Comprising a combination of young filmmakers and veterans alike, and featuring works ranging from to 70 to 480 minutes in length, the inaugural Encounters slate does more closely resemble a typical recent Locarno selection than a Berlinale lineup. A partial roll call of names includes Cannes regular Cristi Puiu (Malmkrog), experimental veteran Heinz Emigholz (The Last City), and the Locarno-lauded pair of Matías Piñeiro (Isabella) and Camilo Restrepo (Los Conductos), the latter making his anticipated feature debut following a number of prize-winning shorts. Chatrian concedes that Encounters has “had an impact on the Forum—Panorama too. We discussed that with Michael and Cristina and we all shared the idea that each section should reinforce its identity, keeping in mind that Panorama has audience awards and Forum is a section which has always been a platform for non-narrative and non-conventional filmmaking.” Echoing Nord’s comments, Peranson believes that ”having Encounters allowed the Forum to better define itself,” and that in fact “the section we had the most back and forth with was Panorama.” As Stütz tells me: “We talked about the sections and their profiles from the first time we sat down together.” Even with the inclusion of Encounters, he states, “the idea was not to change the whole structure [of the festival], but to sharpen [each section’s] profile.”

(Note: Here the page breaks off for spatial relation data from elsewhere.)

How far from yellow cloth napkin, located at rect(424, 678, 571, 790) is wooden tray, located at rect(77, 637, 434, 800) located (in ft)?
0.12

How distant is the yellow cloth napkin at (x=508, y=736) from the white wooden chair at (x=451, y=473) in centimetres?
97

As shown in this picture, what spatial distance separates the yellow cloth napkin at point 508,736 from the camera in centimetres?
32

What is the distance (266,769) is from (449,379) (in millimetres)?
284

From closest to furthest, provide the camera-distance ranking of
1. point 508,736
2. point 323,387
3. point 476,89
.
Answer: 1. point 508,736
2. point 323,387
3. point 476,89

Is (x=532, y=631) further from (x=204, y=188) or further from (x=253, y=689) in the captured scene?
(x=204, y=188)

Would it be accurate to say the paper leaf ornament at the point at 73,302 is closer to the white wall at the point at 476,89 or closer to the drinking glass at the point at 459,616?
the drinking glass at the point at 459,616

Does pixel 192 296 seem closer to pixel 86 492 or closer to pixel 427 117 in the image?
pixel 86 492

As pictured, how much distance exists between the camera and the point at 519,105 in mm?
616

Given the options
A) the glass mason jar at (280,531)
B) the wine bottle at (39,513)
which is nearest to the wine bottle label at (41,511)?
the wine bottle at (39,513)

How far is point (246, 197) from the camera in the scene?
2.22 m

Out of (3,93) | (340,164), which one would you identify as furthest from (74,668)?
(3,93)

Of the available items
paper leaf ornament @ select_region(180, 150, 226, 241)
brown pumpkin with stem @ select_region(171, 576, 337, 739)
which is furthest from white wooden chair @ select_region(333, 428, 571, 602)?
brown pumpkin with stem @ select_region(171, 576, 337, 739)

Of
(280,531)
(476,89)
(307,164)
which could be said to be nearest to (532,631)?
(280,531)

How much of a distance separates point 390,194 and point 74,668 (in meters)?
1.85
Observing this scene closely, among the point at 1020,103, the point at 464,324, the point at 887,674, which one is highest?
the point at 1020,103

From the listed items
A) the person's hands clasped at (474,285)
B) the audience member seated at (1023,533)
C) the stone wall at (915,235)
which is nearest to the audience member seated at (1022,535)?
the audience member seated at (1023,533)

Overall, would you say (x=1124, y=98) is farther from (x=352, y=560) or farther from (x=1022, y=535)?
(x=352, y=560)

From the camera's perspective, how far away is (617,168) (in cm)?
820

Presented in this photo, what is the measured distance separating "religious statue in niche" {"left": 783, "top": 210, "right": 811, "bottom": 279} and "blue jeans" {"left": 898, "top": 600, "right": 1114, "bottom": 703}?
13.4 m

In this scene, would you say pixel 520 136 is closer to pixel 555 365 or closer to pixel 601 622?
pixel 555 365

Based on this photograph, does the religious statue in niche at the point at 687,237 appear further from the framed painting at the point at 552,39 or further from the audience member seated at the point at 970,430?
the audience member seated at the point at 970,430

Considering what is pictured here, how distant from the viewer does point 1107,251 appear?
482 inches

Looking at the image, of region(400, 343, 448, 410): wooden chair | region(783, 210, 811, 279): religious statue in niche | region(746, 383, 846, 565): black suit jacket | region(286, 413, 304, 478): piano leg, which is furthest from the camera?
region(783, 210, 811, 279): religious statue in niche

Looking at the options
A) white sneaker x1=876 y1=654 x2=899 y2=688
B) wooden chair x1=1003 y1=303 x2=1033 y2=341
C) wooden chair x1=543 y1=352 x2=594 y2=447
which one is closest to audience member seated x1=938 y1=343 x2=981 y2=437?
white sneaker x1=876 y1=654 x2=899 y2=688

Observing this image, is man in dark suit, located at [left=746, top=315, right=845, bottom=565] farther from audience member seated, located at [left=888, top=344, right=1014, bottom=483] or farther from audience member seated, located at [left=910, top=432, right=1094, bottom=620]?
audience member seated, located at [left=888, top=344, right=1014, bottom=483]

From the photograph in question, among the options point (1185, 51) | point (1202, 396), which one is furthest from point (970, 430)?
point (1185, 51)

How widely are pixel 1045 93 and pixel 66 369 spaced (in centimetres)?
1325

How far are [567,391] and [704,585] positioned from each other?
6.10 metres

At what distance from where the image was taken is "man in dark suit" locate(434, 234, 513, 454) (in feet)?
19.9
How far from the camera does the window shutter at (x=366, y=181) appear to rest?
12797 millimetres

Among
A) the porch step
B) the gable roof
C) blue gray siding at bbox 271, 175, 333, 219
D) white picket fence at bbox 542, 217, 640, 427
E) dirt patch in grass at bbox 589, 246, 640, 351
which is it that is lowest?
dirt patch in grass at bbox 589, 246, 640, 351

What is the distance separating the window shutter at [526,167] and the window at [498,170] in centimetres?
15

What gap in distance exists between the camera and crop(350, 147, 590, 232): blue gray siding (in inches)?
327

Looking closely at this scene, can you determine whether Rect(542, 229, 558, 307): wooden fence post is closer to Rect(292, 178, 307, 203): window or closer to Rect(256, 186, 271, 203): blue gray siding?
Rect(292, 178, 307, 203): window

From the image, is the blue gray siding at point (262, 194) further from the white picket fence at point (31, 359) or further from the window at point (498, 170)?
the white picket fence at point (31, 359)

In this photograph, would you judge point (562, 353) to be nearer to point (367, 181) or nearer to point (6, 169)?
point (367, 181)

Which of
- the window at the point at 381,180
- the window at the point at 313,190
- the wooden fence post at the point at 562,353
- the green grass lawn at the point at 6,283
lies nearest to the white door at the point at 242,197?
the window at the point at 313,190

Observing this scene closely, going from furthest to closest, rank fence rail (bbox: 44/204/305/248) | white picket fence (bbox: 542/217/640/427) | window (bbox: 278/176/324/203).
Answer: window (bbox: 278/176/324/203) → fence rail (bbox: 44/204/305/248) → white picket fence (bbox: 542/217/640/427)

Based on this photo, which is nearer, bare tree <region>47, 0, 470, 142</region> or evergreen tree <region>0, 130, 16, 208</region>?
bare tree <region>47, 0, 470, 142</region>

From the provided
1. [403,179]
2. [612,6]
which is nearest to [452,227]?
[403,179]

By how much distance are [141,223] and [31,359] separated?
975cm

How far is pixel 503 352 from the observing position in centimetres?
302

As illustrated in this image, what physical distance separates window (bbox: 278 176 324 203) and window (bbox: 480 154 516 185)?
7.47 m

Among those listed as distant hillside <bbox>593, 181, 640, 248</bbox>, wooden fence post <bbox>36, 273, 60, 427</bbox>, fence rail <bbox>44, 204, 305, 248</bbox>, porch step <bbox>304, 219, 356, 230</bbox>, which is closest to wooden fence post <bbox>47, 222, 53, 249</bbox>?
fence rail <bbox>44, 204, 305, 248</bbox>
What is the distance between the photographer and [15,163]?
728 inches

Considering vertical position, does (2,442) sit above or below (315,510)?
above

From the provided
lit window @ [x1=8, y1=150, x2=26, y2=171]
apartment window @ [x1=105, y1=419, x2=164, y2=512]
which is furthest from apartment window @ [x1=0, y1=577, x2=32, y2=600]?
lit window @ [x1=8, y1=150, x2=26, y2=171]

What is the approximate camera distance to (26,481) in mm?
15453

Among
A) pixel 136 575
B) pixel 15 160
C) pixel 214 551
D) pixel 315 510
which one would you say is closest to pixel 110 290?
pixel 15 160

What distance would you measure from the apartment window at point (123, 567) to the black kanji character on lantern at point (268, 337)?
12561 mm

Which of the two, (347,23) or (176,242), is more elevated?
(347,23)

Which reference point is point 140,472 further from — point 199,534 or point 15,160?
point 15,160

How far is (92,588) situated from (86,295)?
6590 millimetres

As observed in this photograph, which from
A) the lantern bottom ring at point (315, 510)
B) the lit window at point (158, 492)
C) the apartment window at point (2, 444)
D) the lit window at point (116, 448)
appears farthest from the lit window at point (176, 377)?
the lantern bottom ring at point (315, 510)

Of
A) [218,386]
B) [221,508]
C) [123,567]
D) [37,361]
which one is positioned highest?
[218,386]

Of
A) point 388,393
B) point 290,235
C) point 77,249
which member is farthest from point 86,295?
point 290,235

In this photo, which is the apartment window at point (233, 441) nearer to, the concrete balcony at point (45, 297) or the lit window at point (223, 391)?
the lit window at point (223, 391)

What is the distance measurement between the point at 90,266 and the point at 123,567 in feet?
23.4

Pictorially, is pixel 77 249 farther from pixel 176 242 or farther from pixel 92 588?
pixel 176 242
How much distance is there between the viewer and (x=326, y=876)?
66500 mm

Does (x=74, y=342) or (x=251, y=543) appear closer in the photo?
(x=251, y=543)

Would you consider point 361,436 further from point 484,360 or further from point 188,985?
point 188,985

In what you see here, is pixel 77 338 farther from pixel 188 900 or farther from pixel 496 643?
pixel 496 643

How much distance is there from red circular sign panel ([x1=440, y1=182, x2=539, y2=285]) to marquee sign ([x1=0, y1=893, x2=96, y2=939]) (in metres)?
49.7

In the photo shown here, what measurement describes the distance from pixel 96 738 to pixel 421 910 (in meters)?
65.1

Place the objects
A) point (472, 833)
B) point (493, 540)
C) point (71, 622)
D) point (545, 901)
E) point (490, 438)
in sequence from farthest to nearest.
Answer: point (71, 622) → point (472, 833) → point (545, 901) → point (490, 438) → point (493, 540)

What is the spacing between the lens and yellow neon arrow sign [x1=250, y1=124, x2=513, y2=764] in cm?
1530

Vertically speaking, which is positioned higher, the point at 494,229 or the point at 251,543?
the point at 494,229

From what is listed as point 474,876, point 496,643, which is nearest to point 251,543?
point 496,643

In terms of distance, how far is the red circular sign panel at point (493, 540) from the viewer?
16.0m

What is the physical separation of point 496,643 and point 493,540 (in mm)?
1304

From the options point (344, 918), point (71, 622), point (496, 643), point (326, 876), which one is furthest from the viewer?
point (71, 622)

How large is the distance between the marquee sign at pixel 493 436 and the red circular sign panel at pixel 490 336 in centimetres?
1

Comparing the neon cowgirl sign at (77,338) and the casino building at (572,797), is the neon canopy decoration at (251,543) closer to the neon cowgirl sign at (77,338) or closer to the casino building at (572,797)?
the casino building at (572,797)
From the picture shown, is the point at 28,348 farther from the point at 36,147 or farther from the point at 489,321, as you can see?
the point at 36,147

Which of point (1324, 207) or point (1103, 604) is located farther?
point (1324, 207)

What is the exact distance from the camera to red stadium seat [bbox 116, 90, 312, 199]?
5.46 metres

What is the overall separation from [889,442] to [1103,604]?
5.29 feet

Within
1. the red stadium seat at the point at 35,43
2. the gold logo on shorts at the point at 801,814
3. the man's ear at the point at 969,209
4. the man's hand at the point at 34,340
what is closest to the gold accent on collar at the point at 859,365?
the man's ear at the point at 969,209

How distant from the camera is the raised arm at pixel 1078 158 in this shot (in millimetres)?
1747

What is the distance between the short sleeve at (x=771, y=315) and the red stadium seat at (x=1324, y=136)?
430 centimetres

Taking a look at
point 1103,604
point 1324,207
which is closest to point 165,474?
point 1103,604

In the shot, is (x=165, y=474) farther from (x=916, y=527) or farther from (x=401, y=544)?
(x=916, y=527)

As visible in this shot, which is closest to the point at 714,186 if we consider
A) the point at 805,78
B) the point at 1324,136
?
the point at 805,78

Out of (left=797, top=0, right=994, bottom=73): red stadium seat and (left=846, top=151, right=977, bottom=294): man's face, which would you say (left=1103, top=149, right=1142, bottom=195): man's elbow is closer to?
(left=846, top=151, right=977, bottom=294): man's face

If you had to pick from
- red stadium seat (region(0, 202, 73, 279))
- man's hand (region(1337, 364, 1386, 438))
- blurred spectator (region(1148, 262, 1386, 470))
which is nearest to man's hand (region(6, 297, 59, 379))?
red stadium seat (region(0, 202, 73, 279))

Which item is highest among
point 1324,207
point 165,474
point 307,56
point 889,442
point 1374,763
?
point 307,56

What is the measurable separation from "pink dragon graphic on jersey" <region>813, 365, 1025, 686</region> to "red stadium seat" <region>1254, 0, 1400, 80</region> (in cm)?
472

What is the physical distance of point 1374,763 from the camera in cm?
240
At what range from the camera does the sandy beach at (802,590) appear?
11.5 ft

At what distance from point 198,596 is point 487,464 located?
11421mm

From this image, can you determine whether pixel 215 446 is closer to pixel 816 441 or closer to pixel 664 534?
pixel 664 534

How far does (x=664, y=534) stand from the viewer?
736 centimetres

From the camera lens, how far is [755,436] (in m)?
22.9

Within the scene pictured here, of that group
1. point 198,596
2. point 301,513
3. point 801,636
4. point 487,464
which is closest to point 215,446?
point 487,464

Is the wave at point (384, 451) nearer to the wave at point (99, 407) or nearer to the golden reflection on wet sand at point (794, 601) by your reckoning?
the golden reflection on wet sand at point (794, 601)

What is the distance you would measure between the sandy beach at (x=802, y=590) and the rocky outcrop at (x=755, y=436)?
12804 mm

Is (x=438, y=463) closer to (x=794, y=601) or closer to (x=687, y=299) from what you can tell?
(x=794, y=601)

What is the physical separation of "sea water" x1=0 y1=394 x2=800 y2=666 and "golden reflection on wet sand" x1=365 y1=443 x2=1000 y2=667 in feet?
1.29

One of the key challenges, it seems, will be serving the Berlinale’s diverse mix of cinephiles and casual moviegoers. While traditionally filled out with middlebrow crowd-pleasers that could smack of bureaucratic compromise, the festival’s more audience-friendly sections (such as Berlinale Special and Generation Kplus) will this year present, alongside more typical commercial fare, such idiosyncratic auteur offerings as Matteo Garrone’s live-action Pinocchio; Agnieszka Holland’s Charlatan, a biographical drama centered on the Czech faith healer Jan Mikolášek; Jia Zhangke’s documentary portrait of his hometown of Fenyang, Swimming Out Till the Sea Turns Blue; and Raya Martin’s ’90s coming-of-age story Death of Nintendo. According to Chatrian, while the audience itself wasn’t “a unique criteria [for our selection], the Berlinale being a festival not only for cinephiles has played a role for sure.” As has the festival’s 70th anniversary, which will be celebrated with a number of special screenings, filmmaker talks, concerts, and art installations to commemorate the multifaceted artistic identity of Berlin itself. That said, Chatrian tells me: “We believe that the best way to celebrate the 70th edition is to have a strong lineup [of new films]. That’s what everyone will look at and remember.”


Jordan Cronk is a critic and programmer based in Los Angeles. He runs Acropolis Cinema, a screening series for experimental and undistributed films, and is a member of the Los Angeles Film Critics Association.